Quand le premier ministre israélien Benjamin Netanyahu et son ministre de la Défense Ehud Barak ne diabolisent pas l’Iran et ses dirigeants, c’est leur collègue des Affaires Etrangères, Avigdor Lieberman, qui se met à dire ou plutôt à écrire des choses étranges. Dans une lettre au quartet occidental (Etats-Unis, Russie, Union Européenne et ONU) il demande le départ du président palestinien, Mahmoud Abbas, dont le mandat s’est terminé en 2010.

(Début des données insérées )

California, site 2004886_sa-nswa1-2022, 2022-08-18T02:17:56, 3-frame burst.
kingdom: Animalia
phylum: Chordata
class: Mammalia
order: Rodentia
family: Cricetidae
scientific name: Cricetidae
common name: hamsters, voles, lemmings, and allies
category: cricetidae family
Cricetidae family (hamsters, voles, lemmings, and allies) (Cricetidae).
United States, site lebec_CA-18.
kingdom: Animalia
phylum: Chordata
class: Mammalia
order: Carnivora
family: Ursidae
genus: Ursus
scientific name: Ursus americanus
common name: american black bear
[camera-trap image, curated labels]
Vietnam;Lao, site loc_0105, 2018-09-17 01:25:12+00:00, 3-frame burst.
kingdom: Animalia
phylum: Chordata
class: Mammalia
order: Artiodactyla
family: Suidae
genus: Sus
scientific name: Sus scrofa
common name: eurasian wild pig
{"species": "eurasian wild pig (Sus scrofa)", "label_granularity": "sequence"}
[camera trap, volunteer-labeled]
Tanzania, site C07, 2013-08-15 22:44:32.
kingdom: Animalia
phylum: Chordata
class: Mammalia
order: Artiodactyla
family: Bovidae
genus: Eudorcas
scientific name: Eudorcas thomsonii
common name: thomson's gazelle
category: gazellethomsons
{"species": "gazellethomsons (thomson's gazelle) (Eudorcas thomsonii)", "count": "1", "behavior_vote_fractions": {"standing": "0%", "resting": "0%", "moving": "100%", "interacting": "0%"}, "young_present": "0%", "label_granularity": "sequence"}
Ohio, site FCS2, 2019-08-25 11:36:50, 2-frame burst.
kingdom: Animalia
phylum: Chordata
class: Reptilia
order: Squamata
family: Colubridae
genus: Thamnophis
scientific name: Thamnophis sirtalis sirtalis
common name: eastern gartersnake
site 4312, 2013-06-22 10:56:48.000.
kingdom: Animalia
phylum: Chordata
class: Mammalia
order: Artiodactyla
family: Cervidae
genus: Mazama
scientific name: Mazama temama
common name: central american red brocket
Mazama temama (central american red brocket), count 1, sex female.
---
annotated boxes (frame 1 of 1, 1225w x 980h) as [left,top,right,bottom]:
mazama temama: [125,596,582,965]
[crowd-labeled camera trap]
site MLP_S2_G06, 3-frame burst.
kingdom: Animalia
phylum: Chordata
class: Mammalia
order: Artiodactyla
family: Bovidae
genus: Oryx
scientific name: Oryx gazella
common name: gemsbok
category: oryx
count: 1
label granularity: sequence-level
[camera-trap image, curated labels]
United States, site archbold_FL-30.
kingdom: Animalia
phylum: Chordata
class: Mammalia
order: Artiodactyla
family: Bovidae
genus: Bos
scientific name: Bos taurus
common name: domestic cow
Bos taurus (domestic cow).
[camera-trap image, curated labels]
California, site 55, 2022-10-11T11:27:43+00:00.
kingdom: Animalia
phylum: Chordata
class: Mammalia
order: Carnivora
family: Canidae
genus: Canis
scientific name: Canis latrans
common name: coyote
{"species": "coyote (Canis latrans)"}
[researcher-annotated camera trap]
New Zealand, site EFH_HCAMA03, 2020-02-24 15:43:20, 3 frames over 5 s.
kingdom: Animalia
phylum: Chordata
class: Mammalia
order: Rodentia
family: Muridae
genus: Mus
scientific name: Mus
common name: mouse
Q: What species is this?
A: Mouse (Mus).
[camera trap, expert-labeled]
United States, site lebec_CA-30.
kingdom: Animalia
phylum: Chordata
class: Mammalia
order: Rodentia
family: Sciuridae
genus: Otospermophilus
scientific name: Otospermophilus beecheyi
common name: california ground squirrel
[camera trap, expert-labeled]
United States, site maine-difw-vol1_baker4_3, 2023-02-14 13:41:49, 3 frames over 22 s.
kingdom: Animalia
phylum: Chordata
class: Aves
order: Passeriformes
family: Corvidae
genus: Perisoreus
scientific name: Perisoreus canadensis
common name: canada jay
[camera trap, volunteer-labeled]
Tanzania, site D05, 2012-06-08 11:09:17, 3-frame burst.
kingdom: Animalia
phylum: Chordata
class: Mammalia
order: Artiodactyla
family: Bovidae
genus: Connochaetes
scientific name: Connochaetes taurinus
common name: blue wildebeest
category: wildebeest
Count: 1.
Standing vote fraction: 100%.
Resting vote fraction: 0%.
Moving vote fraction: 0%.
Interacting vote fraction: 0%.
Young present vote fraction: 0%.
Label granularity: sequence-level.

La lettre est un fatras d’arguments sur les supposés manquements de Mahmoud Abbas et les supposées concessions d’Israël. Au total, la lettre est très embarrassante. Qu’un ancien videur moldave devenu colon israélien comme Lieberman puisse se permettre un tel acte politique montre que Netanyahu ne contrôle pas son cabinet. Après que l’enfant soit déjà tombé dans le puits, Netanyahu et Barak ont déclaré que la position de Lieberman n’était pas celle du gouvernement israélien. Dans un système politique qui fonctionne normalement, un tel ministre aurait été destitué.
Historiquement le gouvernement israélien a toujours cherché à détruire la réputation des leaders palestiniens, sans se soucier du mal causé. Yasser Arafat a non seulement été décrit comme un "terroriste" mais il a aussi été comparé à "Hitler" ! Sans parler des autres caractéristiques racistes qui lui ont été attribuées. Le docile Mahmoud Abbas, qui a été nommé premier ministre contre le gré d’Arafat, a été traité par Ariel Sharon de "poulet plumé" après qu’il soit devenu le "président" de l’Autorité Palestinienne. Il faut noter que Abbas a négocié les accords d’Oslo et l’infamant "accord Beilin-Abu Mazen". Abbas était mieux connu auparavant sous son nom de guerre* Abu Mazen.
Les Israéliens plus intelligents que Lieberman savent qu’ils ne pourraient pas trouver quelqu’un de mieux que Abbas. Il est un "gardien de prison" idéal. Il obéit aux ordres d’Israël et des Etats-Unis et protège les colons israéliens contre la colère de son propre peuple. Il est à l’origine du putsch contre le seul gouvernement élu démocratiquement en Palestine, pour le compte d’Israël et des Etats-Unis. Pourquoi Lieberman voudrait-il se séparer d’un serviteur si obéissant ? Veut-il le Hamas à sa place ? Israël tout comme les puissances occidentales et les régimes arabes fondamentalistes réactionnaires veut se débarrasser non seulement du régime Syrien mais de la Palestine laïque. De la Tunisie à l’Iran, la région serait alors contrôlée par les fondamentalistes islamiques Wahhabites.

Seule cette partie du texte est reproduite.